# Train SAR on MovieLens with Azure Machine Learning (Python, CPU)
---
## Introduction to Azure Machine Learning  
The **[Azure Machine Learning service (AzureML)](https://docs.microsoft.com/azure/machine-learning/service/overview-what-is-azure-ml)** provides a cloud-based environment you can use to prep data, train, test, deploy, manage, and track machine learning models. By using Azure Machine Learning service, you can start training on your local machine and then scale out to the cloud. With many available compute targets, like [Azure Machine Learning Compute](https://docs.microsoft.com/en-us/azure/machine-learning/service/how-to-set-up-training-targets#amlcompute) and [Azure Databricks](https://docs.microsoft.com/en-us/azure/azure-databricks/what-is-azure-databricks), and with [advanced hyperparameter tuning services](https://docs.microsoft.com/en-us/azure/machine-learning/service/how-to-tune-hyperparameters), you can build better models faster by using the power of the cloud.

Data scientists and AI developers use the main [Azure Machine Learning Python SDK](https://docs.microsoft.com/en-us/python/api/overview/azure/ml/intro?view=azure-ml-py) to build and run machine learning workflows with the Azure Machine Learning service.

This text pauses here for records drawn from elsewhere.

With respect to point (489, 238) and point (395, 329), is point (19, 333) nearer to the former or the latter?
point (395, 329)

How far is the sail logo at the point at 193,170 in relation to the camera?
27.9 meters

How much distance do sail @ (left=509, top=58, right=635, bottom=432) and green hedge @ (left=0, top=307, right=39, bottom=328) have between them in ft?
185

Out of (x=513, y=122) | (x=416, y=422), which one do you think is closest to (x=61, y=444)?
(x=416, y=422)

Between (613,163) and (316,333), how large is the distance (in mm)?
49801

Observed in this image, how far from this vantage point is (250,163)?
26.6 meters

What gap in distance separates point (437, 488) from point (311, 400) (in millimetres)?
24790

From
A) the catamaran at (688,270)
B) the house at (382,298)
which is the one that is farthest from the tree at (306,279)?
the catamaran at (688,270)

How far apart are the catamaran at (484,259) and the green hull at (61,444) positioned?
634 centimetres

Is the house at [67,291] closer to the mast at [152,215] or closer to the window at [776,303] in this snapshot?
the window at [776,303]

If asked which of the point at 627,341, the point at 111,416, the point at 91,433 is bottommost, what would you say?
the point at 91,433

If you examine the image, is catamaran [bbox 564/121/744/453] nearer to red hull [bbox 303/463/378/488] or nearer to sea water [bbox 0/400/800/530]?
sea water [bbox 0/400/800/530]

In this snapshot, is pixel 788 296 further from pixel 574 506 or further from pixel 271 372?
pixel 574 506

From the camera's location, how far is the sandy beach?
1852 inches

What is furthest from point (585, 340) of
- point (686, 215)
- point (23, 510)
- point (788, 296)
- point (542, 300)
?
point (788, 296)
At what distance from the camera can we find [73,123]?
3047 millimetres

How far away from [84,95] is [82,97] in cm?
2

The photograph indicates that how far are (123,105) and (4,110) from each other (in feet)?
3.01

You can interact with the service in any Python environment, including Jupyter Notebooks or your favorite Python IDE. The Azure Machine Learning SDK allows you the choice of using local or cloud compute resources, while managing and maintaining the complete data science workflow from the cloud.
![AzureML Workflow](https://docs.microsoft.com/en-us/azure/machine-learning/service/media/overview-what-is-azure-ml/aml.png)

This notebook provides an example of how to utilize and evaluate the Simple Algorithm for Recommendation (SAR) algorithm using the Azure Machine Learning service. It takes the content of the [SAR quickstart notebook](sar_movielens.ipynb) and demonstrates how to use the power of the cloud to manage data, switch to powerful GPU machines, and monitor runs while training a model. 

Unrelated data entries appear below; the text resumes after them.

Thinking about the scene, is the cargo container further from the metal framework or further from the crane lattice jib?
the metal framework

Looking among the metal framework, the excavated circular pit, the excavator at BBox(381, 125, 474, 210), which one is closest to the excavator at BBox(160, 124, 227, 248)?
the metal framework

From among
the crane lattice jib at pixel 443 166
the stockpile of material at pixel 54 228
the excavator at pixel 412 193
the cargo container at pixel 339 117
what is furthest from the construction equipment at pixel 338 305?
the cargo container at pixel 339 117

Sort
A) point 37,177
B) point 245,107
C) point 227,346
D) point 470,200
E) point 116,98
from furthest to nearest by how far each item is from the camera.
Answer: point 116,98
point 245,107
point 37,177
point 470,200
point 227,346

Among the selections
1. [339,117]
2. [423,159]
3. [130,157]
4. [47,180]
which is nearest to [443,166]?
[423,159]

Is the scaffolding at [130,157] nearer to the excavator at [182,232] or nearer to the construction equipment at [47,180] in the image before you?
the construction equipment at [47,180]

See the hyperparameter tuning notebook for more advanced use cases with AzureML.

### Advantages of using AzureML:
- Manage cloud resources for monitoring, logging, and organizing your machine learning experiments.
- Train models either locally or by using cloud resources, including GPU-accelerated model training.
- Easy to scale out when dataset grows - by just creating and pointing to new compute target

---
## Details of SAR
<details>
    <summary>Click to expand</summary>
    
SAR is a fast scalable adaptive algorithm for personalized recommendations based on user transaction history. It produces easily explainable / interpretable recommendations and handles "cold item" and "semi-cold user" scenarios. SAR is a kind of neighborhood based algorithm (as discussed in [Recommender Systems by Aggarwal](https://dl.acm.org/citation.cfm?id=2931100)) which is intended for ranking top items for each user. 

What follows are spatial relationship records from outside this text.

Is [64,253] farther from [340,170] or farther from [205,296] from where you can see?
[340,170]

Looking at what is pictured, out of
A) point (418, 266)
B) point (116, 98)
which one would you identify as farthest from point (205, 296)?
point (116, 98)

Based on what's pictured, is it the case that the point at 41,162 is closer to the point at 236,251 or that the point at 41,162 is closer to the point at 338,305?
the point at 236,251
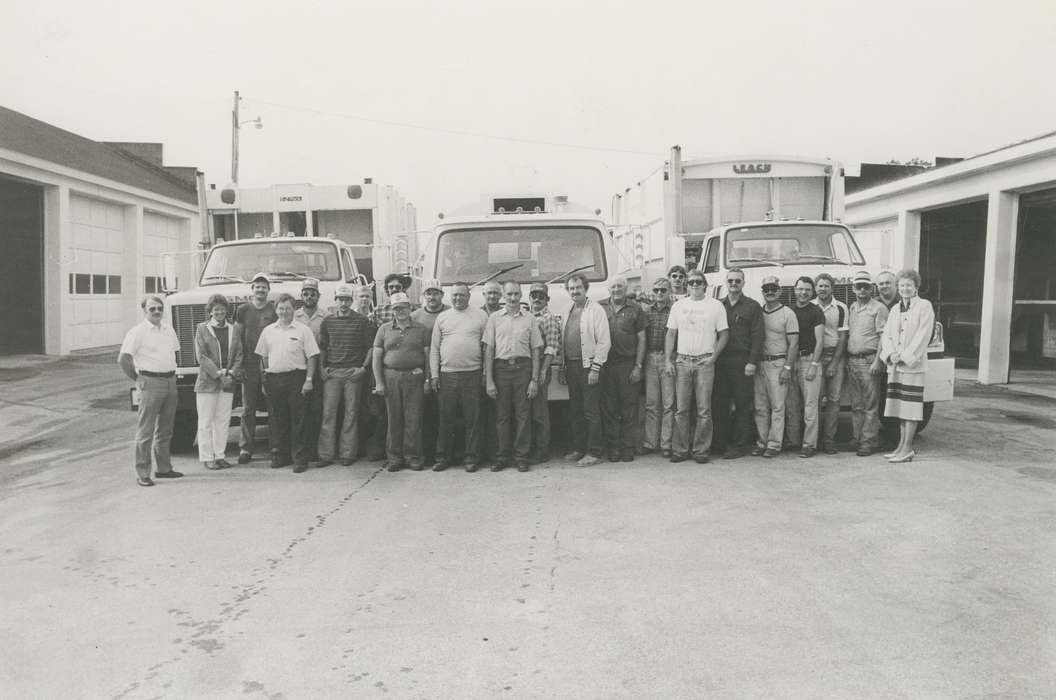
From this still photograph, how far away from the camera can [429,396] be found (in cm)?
860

SAR recommends items that are most ***similar*** to the ones that the user already has an existing ***affinity*** for. Two items are ***similar*** if the users who have interacted with one item are also likely to have interacted with another. A user has an ***affinity*** to an item if they have interacted with it in the past.

### Advantages of SAR:
- High accuracy for an easy to train and deploy algorithm
- Fast training, only requiring simple counting to construct matrices used at prediction time
- Fast scoring, only involving multiplication of the similarity matric with an affinity vector

### Notes to use SAR properly:
- SAR does not use item or user features, so cannot handle cold-start use cases
- SAR requires the creation of an $mxm$ dense matrix (where $m$ is the number of items). So memory consumption can be an issue with large numbers of items.
- SAR is best used for ranking items per user, as the scale of predicted ratings may be different from the input range and will differ across users.
For more details see the deep dive notebook on SAR here: [SAR Deep Dive Notebook](../02_model_collaborative_filtering/sar_deep_dive.ipynb)</details>
---
## Prerequisities
   - **Azure Subscription**
     - If you don’t have an Azure subscription, create a free account before you begin. Try the [free or paid version of Azure Machine Learning service today](https://azure.microsoft.com/en-us/free/services/machine-learning/).
     - You get credits to spend on Azure services, which will easily cover the cost of running this example notebook. After they're used up, you can keep the account and use [free Azure services](https://azure.microsoft.com/en-us/free/). Your credit card is never charged unless you explicitly change your settings and ask to be charged. Or [activate MSDN subscriber benefits](https://azure.microsoft.com/en-us/pricing/member-offers/credit-for-visual-studio-subscribers/), which give you credits every month that you can use for paid Azure services.
---   

In [1]:
# set the environment path to find Recommenders
import os
import shutil
import numpy as np
from tempfile import TemporaryDirectory
from recommenders.datasets import movielens

In [2]:
# top k items to recommend
TOP_K = 10

# Select Movielens data size: 100k, 1m, 10m, or 20m
MOVIELENS_DATA_SIZE = '100k'

### Connect to an AzureML workspace

An [AzureML Workspace](https://docs.microsoft.com/en-us/python/api/azureml-core/azureml.core.workspace.workspace?view=azure-ml-py) is an Azure resource that organizes and coordinates the actions of many other Azure resources to assist in executing and sharing machine learning workflows. In particular, an Azure ML Workspace coordinates storage, databases, and compute resources providing added functionality for machine learning experimentation, deployment, inferencing, and the monitoring of deployed models.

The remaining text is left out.